A Rogers store in the Capilano Mall in North Vancouver, British Columbia, Canada, on Tuesday, Sept. 6, 2022. Rogers Communications Inc. is still waiting to see if it can win regulatory approval for a takeover of a smaller Canadian cable company, 17 months after it was first announced. (Taehoon Kim/Bloomberg)

(Bloomberg) -- Rogers Communications Inc., Canada’s largest wireless company, says it’s close to a C$7 billion ($5.1 billion) structured equity investment to finance parts of its network and reduce its debt load. 

The Toronto-based company said Thursday it has a “non-binding term sheet with a leading global financial investor” that it didn’t name. Rogers will keep operational control of its networks and ownership of its cell towers, the firm said in a conference call. 

The disclosure sheds light on how the company plans to keep its leverage under control while also buying a 37.5% stake in Maple Leaf Sports & Entertainment Ltd. from BCE Inc., its biggest competitor. 

That C$4.7 billion deal, announced last month, would give Rogers control of some of Canada’s most valuable sports franchises, including the Toronto Maple Leafs hockey team.

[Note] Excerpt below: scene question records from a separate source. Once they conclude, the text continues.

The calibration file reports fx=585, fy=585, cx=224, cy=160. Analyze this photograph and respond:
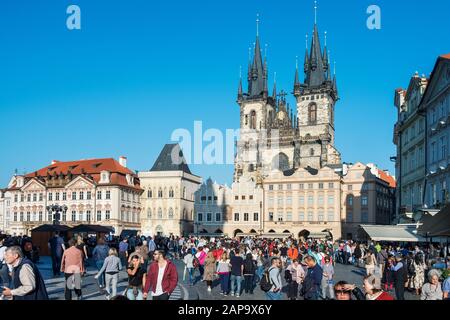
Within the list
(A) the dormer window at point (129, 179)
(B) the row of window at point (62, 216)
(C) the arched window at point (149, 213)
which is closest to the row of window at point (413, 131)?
(B) the row of window at point (62, 216)

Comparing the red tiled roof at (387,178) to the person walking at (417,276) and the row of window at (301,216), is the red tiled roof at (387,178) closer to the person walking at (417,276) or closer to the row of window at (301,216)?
the row of window at (301,216)

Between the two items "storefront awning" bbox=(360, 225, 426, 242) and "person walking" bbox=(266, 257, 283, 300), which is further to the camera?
"storefront awning" bbox=(360, 225, 426, 242)

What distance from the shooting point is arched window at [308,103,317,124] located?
319 ft

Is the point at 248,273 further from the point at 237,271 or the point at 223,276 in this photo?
the point at 223,276

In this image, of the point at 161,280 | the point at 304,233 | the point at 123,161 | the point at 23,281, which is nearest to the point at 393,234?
the point at 161,280

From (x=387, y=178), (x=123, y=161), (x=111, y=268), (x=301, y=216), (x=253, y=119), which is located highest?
(x=253, y=119)

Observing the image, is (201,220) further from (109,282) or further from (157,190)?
(109,282)

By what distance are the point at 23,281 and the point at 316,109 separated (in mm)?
93111

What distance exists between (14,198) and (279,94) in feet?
165

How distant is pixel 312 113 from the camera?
98.4 m

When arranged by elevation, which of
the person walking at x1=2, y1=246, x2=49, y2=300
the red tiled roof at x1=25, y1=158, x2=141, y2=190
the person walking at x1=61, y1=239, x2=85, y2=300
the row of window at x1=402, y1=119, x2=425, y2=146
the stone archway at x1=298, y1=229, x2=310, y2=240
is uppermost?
the row of window at x1=402, y1=119, x2=425, y2=146

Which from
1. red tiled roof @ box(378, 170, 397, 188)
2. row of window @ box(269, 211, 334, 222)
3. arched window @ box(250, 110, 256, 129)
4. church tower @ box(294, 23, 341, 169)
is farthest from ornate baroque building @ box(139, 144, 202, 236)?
red tiled roof @ box(378, 170, 397, 188)

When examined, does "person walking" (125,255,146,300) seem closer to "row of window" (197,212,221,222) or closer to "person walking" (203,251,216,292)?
"person walking" (203,251,216,292)

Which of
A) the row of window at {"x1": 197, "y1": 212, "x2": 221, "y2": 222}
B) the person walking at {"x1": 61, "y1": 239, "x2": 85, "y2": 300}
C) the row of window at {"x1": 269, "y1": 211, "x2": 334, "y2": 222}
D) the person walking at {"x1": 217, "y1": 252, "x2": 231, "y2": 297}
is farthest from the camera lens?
the row of window at {"x1": 197, "y1": 212, "x2": 221, "y2": 222}
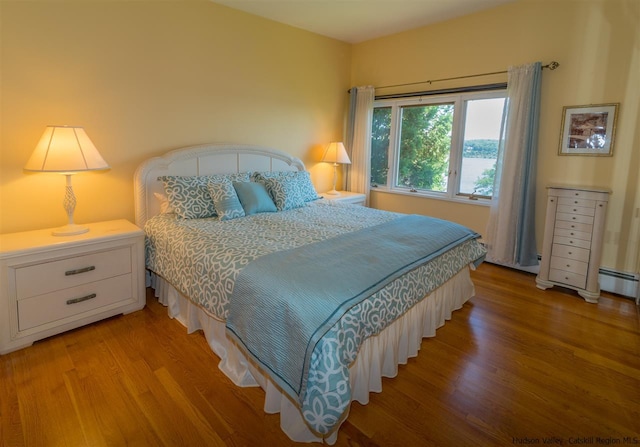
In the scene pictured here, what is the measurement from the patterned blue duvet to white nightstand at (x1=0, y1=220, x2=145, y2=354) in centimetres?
23

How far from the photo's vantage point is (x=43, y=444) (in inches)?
59.2

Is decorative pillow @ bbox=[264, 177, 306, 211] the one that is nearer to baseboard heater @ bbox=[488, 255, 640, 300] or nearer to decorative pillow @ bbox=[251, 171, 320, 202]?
decorative pillow @ bbox=[251, 171, 320, 202]

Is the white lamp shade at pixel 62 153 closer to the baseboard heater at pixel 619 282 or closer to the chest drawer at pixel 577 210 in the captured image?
the chest drawer at pixel 577 210

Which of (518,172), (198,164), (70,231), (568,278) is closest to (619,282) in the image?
(568,278)

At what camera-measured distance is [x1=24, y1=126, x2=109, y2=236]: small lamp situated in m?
2.23

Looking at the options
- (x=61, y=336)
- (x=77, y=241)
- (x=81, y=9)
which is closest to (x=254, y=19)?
(x=81, y=9)

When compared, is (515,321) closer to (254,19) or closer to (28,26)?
(254,19)

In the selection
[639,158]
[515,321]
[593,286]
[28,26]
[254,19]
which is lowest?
[515,321]

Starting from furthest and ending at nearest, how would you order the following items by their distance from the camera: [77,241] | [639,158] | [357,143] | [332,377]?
1. [357,143]
2. [639,158]
3. [77,241]
4. [332,377]

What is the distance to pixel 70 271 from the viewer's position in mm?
2289

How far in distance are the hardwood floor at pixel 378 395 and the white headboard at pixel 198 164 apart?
103 centimetres

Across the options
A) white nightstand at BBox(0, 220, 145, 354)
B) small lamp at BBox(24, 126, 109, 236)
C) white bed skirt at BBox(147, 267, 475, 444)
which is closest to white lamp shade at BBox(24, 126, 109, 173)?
small lamp at BBox(24, 126, 109, 236)

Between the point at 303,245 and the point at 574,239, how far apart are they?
8.48 feet

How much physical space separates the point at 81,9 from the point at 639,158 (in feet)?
15.4
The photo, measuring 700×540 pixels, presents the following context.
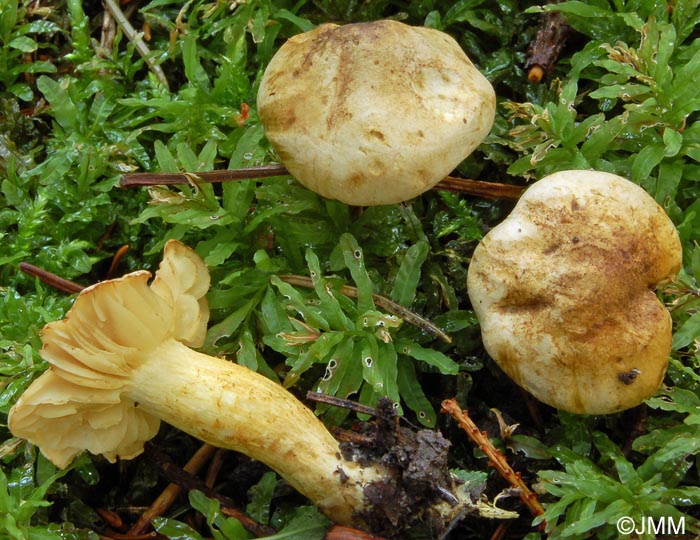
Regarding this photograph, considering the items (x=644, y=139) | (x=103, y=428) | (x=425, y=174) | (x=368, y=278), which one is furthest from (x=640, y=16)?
(x=103, y=428)

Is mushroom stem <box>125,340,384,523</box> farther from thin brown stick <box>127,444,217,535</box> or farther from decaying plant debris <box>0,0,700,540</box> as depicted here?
thin brown stick <box>127,444,217,535</box>

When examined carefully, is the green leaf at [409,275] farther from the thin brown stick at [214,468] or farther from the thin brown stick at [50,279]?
the thin brown stick at [50,279]

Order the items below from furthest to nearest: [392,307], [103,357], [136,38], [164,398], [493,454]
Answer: [136,38] → [392,307] → [493,454] → [164,398] → [103,357]

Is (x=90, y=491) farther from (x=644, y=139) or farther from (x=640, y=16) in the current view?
(x=640, y=16)

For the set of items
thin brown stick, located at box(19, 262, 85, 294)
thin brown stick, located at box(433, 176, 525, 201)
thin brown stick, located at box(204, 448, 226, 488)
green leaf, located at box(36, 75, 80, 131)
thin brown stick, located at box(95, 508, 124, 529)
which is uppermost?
green leaf, located at box(36, 75, 80, 131)

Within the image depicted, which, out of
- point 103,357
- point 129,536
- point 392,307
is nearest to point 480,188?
point 392,307

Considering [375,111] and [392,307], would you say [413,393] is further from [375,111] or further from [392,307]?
[375,111]

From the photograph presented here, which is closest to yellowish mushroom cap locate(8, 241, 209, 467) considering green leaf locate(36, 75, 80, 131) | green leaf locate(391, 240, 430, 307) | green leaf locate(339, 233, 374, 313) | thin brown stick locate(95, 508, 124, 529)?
thin brown stick locate(95, 508, 124, 529)
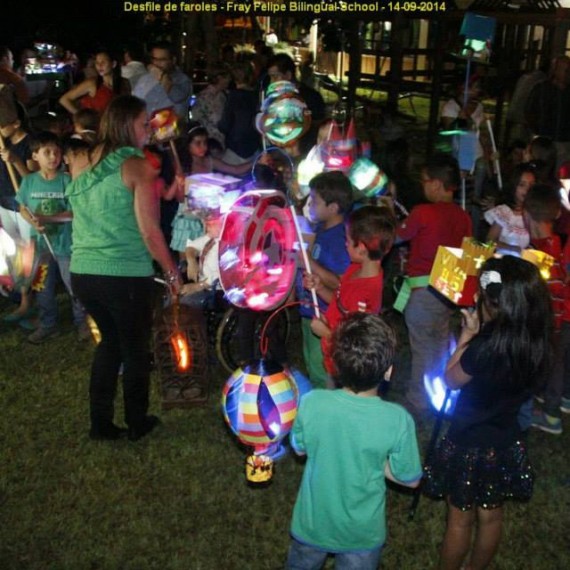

The company said at the time it plans to complete the transaction without increasing its leverage, but it gave little detail on financing. 

Rogers expects the structured equity deal to reduce its leverage to 3.7x by the end of the year.  

“This is well ahead of our 4.2x target we previously communicated, and it will accelerate our Shaw deleveraging plans by a full 12 months,” Chief Executive Officer Tony Staffieri told investors on the conference call. “This structured financing transaction is the first of its kind in Canada and demonstrates our innovative approach to maintaining an investment-grade balance sheet, while investing in growth.”

Analysts responded positively to the announcement, but await further details.

“High leverage has been a significant issue that investors have voiced as a reason not to invest in the stock,” wrote Maher Yaghi of Scotiabank in a client note. “Seeing a major move by the company to tackle this issue is a positive in our view.”

“The material step-down in leverage represents a meaningful de-risking of the balance sheet, putting Rogers’ leverage on par with large-cap peers at the end of 2024,” wrote Drew McReynolds, analyst with RBC Capital Markets.

The company earned C$1.42 a share on an adjusted basis in the third quarter, beating the C$1.36 expected by analysts in a Bloomberg survey. Revenue came in short of expectations at C$5.13 billion, though media revenue growth was a bright spot. That unit brought in C$653 million, exceeding analysts’ forecasts, because of higher sports revenue.

Rogers’ wireless unit, its largest business, added 101,000 postpaid mobile subscribers during the three months ended Sept. 30.

Rogers, BCE and Telus Corp. were urged this month by Canada’s telecom regulator to report “concrete steps” in reducing roaming fees by Nov. 4. The Canadian Radio-Television and Telecommunications Commission said Canadians “lack choice” when roaming and that the rates telecom companies charge are too high.

(Updates with details from the conference call and analyst reaction beginning in the second paragraph.)